When switching over to an emergency generator power source, the resulting power surges can cause damage to diodes within the onsite sodium hypochlorite generating system, requiring replacement. Despite this, using emergency generated power is a must in Florida, where lightning strikes are common. During severe weather, employees are protected from the harsh external elements because emergency power alleviates their need to brave the conditions to work on faulty or downed equipment.
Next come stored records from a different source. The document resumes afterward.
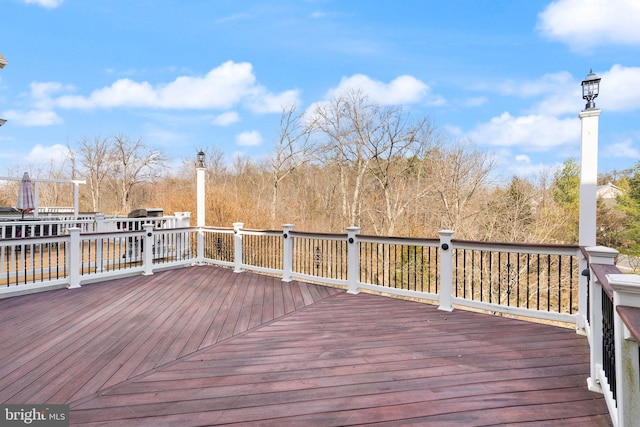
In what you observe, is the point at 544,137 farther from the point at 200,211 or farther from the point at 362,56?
the point at 200,211

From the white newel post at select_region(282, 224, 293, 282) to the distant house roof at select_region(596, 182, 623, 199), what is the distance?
21.7 m

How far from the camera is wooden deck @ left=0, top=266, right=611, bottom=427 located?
1905 mm

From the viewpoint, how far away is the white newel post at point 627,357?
4.33 ft

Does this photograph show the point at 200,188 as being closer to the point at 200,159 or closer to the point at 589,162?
the point at 200,159

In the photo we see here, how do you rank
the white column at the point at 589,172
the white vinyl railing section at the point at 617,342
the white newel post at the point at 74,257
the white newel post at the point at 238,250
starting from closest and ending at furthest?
the white vinyl railing section at the point at 617,342, the white column at the point at 589,172, the white newel post at the point at 74,257, the white newel post at the point at 238,250

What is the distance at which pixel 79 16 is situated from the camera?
348 inches

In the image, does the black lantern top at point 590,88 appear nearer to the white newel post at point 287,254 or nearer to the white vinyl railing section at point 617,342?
the white vinyl railing section at point 617,342

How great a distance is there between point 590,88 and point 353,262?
332 centimetres

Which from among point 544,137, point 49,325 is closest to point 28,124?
point 49,325

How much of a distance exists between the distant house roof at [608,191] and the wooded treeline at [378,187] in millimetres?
432

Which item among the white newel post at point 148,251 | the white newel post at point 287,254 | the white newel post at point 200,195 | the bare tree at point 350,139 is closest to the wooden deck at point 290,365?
the white newel post at point 287,254

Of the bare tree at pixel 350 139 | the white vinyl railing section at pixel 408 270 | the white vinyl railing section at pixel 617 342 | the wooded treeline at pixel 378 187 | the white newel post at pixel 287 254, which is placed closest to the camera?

In addition, the use of emergency power sources ensures uninterrupted water treatment.
By almost any measure, the ClorTec onsite sodium hypochlorite generating system at the Brennan Plant has exceeded the expectations of the city of Daytona Beach. Onsite generation eliminates the use of the hazardous disinfection chemicals used in gaseous chlorine disinfection. The system’s flexibility makes for a robust disinfection system and quick system installation. Ongoing operational efficiencies and low, predictable maintenance combine to provide excellent cost savings.